J:  And you're going to heaven, sweetie.

2)  Do you think a character should be able to choose their own genre or do you think that would lead to chaos across the bookshelves?

 J:  Well...I guess a writer's gotta have a bit of input, right?  Technically, it was their story before it was ours?  Though I do wonder sometimes if the guy who writes us knows what he's doing.
P:  Is there a Bounty Hunter genre?
J:  I mean, what we have isn't quite a buddy story.  There's a bit of western, a bit of sci-fi.  It's so busy being everything that it ain't quite anything, in truth.  Maybe it's a romance.  People are always telling us we'd be great together.
P:  There's a lot of explosions for a romance.
J:  Don't go spoiling the mystique, now.

3)  If you had to write a story yourself, would it be in the same vein as the story you’re currently living through?

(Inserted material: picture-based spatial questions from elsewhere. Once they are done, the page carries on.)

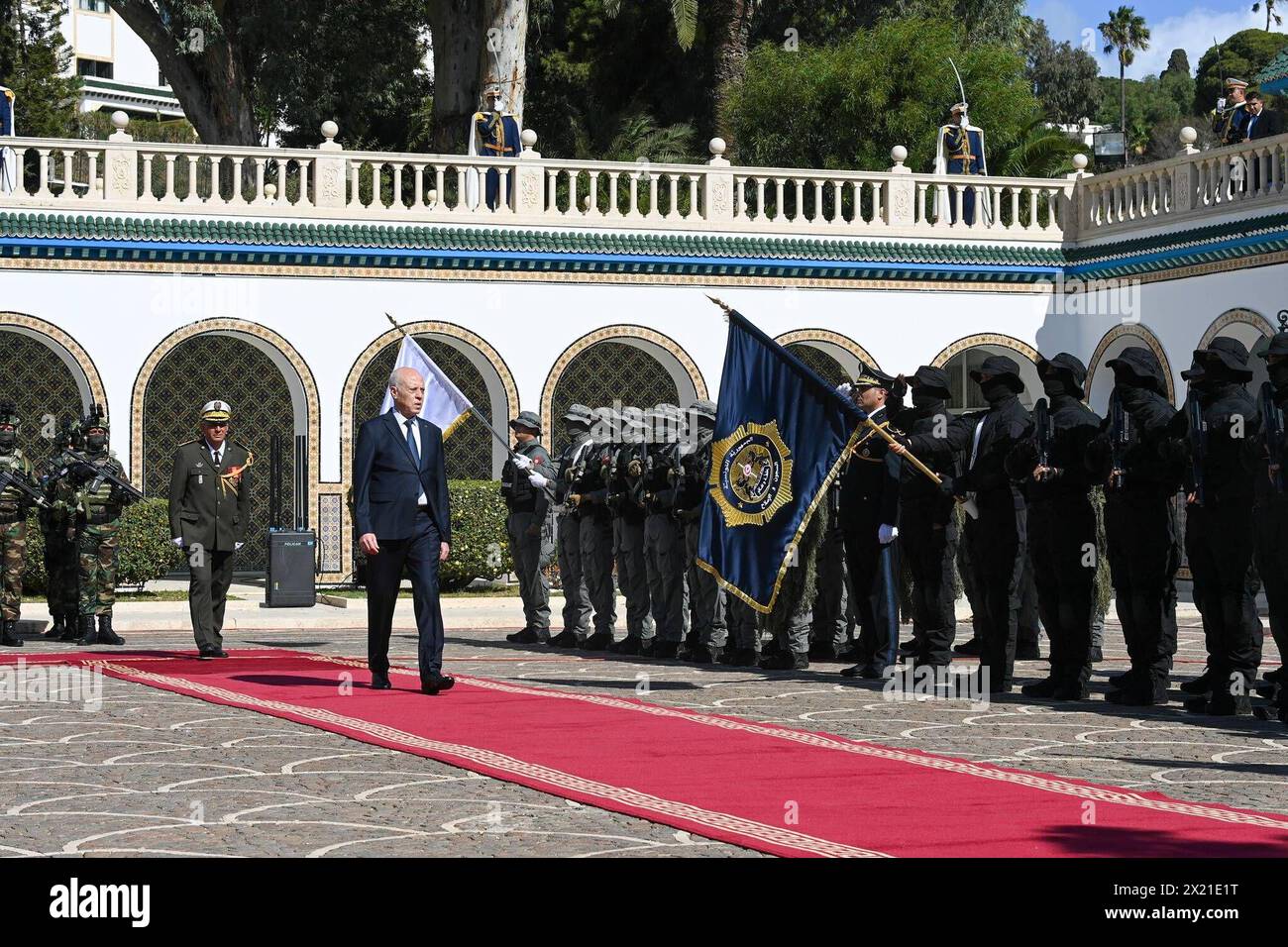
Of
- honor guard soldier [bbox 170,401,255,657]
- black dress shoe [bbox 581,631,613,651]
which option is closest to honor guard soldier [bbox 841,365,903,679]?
black dress shoe [bbox 581,631,613,651]

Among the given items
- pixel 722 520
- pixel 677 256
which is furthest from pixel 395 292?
pixel 722 520

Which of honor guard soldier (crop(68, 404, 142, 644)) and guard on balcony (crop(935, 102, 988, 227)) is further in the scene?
guard on balcony (crop(935, 102, 988, 227))

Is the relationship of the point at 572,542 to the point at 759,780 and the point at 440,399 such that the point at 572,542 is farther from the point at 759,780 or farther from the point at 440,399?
the point at 759,780

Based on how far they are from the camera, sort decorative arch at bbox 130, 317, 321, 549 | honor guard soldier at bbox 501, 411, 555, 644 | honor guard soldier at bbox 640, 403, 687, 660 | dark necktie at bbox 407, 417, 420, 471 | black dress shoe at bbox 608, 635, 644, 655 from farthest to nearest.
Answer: decorative arch at bbox 130, 317, 321, 549 < honor guard soldier at bbox 501, 411, 555, 644 < black dress shoe at bbox 608, 635, 644, 655 < honor guard soldier at bbox 640, 403, 687, 660 < dark necktie at bbox 407, 417, 420, 471

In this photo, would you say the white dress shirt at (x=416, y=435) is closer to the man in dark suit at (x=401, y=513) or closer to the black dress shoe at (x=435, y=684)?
the man in dark suit at (x=401, y=513)

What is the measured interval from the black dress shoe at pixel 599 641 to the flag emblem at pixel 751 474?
9.69 ft

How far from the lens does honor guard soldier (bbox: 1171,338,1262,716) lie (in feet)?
35.3

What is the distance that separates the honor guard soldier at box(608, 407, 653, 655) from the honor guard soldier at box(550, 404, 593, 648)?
55 centimetres

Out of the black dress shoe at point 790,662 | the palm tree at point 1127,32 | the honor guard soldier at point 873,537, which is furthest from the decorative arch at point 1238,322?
the palm tree at point 1127,32

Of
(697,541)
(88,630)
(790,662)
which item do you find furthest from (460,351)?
(790,662)

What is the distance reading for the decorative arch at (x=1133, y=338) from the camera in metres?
25.0

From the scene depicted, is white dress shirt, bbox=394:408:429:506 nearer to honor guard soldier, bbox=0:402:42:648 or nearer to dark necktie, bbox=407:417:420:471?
dark necktie, bbox=407:417:420:471

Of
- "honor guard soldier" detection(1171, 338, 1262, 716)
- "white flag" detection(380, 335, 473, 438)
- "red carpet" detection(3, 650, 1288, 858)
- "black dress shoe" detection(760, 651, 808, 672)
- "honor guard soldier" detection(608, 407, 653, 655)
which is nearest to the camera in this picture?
"red carpet" detection(3, 650, 1288, 858)
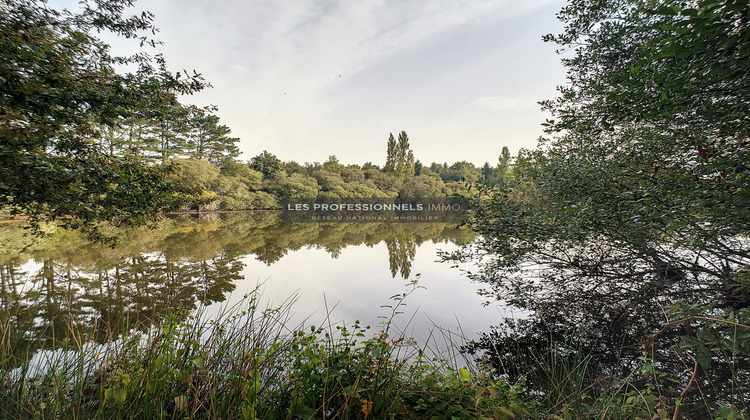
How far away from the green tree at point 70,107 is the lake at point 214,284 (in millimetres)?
1109

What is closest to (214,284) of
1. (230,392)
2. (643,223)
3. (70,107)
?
(70,107)

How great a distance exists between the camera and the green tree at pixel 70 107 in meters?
2.77

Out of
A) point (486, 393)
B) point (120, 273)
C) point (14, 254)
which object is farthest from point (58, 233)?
point (486, 393)

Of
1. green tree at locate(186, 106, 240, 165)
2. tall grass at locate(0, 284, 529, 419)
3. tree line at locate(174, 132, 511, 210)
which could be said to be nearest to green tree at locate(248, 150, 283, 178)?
tree line at locate(174, 132, 511, 210)

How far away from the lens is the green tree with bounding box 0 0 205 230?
2771 millimetres

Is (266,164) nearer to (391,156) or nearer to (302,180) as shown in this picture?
(302,180)

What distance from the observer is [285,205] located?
37.2 m

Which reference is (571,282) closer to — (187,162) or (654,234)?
(654,234)

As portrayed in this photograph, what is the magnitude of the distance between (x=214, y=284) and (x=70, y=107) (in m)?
3.98

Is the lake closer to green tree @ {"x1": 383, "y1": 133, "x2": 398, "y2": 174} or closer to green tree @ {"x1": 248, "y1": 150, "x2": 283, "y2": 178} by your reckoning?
green tree @ {"x1": 248, "y1": 150, "x2": 283, "y2": 178}

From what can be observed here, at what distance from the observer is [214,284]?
20.6 feet

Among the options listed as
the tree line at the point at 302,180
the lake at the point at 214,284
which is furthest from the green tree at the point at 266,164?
the lake at the point at 214,284

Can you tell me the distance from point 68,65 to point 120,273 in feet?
16.1

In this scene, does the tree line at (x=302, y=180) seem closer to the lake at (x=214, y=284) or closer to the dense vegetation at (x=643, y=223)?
the lake at (x=214, y=284)
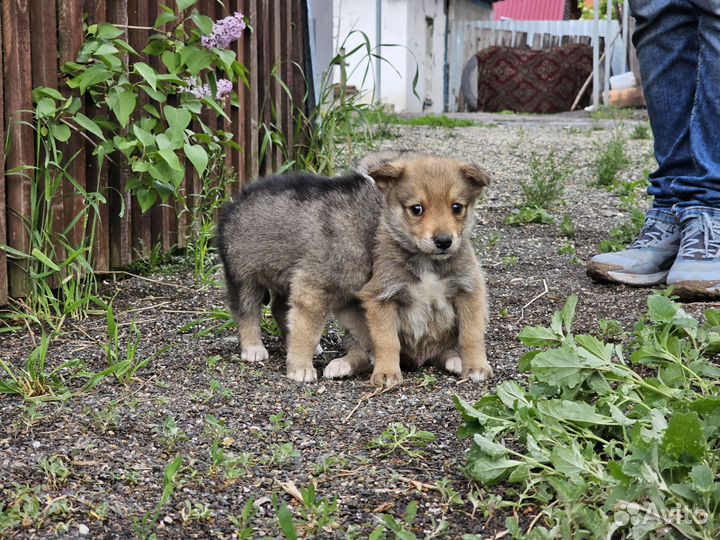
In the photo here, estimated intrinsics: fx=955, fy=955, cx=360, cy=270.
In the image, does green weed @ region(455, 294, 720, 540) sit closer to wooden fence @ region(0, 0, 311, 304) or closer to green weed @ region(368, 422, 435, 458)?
green weed @ region(368, 422, 435, 458)

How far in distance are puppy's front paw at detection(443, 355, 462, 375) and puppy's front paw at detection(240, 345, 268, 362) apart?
2.36ft

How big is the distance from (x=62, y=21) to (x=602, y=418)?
9.96 feet

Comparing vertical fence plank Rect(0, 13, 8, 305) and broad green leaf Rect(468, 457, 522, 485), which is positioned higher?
vertical fence plank Rect(0, 13, 8, 305)

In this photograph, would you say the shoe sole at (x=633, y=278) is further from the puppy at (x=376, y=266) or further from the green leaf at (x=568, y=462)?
the green leaf at (x=568, y=462)

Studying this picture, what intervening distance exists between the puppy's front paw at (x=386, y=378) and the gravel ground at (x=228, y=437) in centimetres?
4

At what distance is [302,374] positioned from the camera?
11.6 ft

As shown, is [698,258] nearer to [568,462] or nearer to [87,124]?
[568,462]

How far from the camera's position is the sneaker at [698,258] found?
4168mm

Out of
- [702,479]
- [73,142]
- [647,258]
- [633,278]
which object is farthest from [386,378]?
[73,142]

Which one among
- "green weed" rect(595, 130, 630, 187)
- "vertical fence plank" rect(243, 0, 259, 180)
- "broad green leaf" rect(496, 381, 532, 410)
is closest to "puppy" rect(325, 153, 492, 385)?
"broad green leaf" rect(496, 381, 532, 410)

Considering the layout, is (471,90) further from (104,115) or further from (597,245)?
(104,115)

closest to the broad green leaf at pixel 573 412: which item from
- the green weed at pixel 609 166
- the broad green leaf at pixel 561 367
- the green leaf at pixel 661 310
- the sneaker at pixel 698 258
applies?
the broad green leaf at pixel 561 367

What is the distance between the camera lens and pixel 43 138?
410 centimetres

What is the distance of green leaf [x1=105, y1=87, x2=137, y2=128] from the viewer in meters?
4.05
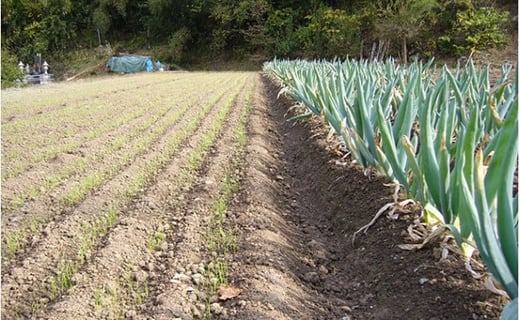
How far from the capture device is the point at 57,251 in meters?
2.38

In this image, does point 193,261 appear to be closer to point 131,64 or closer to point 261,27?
point 261,27

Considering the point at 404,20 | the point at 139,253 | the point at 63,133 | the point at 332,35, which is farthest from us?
the point at 332,35

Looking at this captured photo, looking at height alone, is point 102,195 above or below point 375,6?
below

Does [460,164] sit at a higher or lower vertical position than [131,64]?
lower

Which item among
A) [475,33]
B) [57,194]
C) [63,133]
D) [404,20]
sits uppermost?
[404,20]

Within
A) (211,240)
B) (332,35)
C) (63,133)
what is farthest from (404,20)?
(211,240)

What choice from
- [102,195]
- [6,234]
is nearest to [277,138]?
[102,195]

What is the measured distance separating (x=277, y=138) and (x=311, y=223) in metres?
2.49

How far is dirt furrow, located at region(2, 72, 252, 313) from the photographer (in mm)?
2049

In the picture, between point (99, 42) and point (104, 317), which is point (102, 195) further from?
point (99, 42)

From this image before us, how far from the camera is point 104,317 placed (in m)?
1.84

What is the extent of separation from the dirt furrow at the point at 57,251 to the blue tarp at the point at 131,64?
2425cm

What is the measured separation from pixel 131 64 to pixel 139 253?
26.1 metres

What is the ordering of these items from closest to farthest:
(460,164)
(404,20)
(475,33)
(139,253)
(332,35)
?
(460,164) < (139,253) < (475,33) < (404,20) < (332,35)
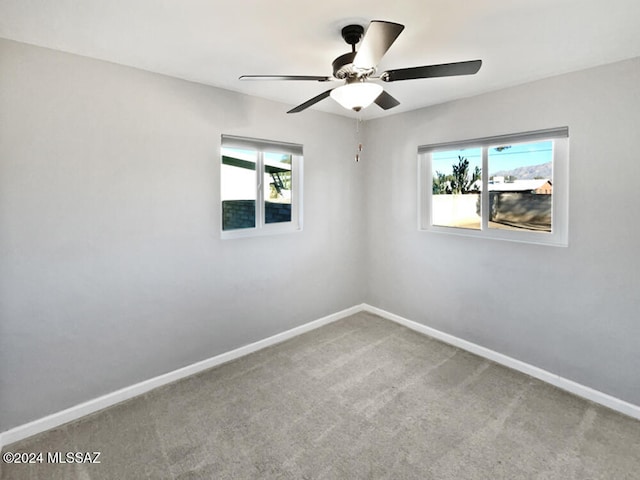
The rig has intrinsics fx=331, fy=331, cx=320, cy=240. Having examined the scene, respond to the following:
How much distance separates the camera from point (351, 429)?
204cm

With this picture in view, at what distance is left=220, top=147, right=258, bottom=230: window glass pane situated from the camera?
286 centimetres

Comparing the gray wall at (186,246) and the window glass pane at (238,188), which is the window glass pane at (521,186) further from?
the window glass pane at (238,188)

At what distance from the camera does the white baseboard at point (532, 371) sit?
7.25 feet

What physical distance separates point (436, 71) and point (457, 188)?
5.81ft

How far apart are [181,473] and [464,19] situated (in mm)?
2745

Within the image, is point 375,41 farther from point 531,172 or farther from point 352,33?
point 531,172

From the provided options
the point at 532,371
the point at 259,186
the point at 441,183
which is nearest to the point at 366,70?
the point at 259,186

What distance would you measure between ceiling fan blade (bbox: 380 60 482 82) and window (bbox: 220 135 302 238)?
5.06ft

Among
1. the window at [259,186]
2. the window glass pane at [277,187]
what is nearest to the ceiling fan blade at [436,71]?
the window at [259,186]

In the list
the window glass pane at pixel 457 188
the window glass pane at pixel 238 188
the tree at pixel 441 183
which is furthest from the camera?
the tree at pixel 441 183

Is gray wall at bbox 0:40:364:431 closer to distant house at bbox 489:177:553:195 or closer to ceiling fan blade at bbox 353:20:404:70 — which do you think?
ceiling fan blade at bbox 353:20:404:70

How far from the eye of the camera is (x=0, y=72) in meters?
1.82

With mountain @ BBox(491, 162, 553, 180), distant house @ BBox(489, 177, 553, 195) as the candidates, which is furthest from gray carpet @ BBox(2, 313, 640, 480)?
mountain @ BBox(491, 162, 553, 180)

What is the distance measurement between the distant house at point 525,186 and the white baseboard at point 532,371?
1393 mm
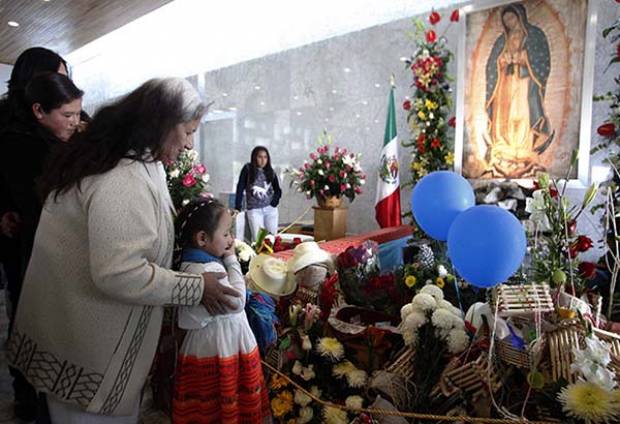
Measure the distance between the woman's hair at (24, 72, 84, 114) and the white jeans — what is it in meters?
4.01

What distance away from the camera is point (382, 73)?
6.16m

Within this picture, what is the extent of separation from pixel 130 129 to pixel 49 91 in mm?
837

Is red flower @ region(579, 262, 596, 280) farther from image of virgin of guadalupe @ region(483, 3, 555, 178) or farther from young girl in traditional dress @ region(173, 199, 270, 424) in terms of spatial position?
image of virgin of guadalupe @ region(483, 3, 555, 178)

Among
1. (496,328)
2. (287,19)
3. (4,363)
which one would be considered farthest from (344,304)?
(287,19)

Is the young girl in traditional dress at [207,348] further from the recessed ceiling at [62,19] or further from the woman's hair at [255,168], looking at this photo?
the recessed ceiling at [62,19]

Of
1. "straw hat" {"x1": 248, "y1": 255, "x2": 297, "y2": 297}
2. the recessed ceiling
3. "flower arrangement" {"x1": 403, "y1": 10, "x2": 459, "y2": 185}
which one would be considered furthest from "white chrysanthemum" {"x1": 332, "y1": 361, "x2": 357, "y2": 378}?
the recessed ceiling

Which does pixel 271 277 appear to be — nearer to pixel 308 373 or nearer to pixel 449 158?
pixel 308 373

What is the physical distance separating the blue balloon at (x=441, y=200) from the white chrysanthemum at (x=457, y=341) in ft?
2.91

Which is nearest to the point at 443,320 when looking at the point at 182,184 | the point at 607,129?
the point at 607,129

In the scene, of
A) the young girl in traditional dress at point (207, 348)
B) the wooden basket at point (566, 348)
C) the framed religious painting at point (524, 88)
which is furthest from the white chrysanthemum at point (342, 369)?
the framed religious painting at point (524, 88)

J:  Hell no.  There are too many men cluttering up the space, for starters.  If I was writing it, this story'd be full of space demons with giant teeth and with only a handful of hot, heroic, silent studs keeping order while the girls got shit done, you know what I'm saying?
P:  I'd kind of like to write something historical.  Like maybe back when America was still one country and there weren't all this magic and weirdness out in the desert. 
J:  I reckon it was always out there, even back then.  It was just they didn't go out each day and look for it.
P:  Do you reckon Gregor would know about historical stuff like that?
J:  Oh, probably.  His story would be, like, a technical manual or something.  Anything even slightly realistic and he'd be heading for the hills.

4)  Do you think this story is sharing the greatest moment of your life?

P:  I don't know if I'd say greatest.  I mean, meeting my sister and my mother was pretty awesome, but then I died, and now the world is ending.  It's been an eventful few days.
J:  I once spent a weekend socialisin' in Nogales with a Mexican border smuggler.  He was a handsome man, and so were both of his bodyguards.  As greatest moments go, that weekend was up there.
P:  You ain't never mentioned that before.
J:  Didn't I?

5)  If you were allowed to edit your story yourself would you cast yourself in the leading role or keep out of the limelight?

P:  I wouldn't say that I look to be centre stage, but when there ain't nobody else, a man's gotta step up, y'know?
J:  Say what now?
P:  I said I'm stepping up.  Kind of leading by circumstance.
J:  I heard what you said.  I just thought that it's cute that you think you're in charge.
P:  Oh, I ain't going here again.  I died and came back to life.  This is definitely my story.
J:  Sweetie, main characters don't die.
P:  This one did.
J:  I'm just saying.
P:  This one did.
J:  If we were a band, it'd be Gregor on the drums, you on the bass, me lead guitar and singing.
P:  You're an awful singer.
J:  I'm just saying.

6)  Would you ever want to know the full page count of your story?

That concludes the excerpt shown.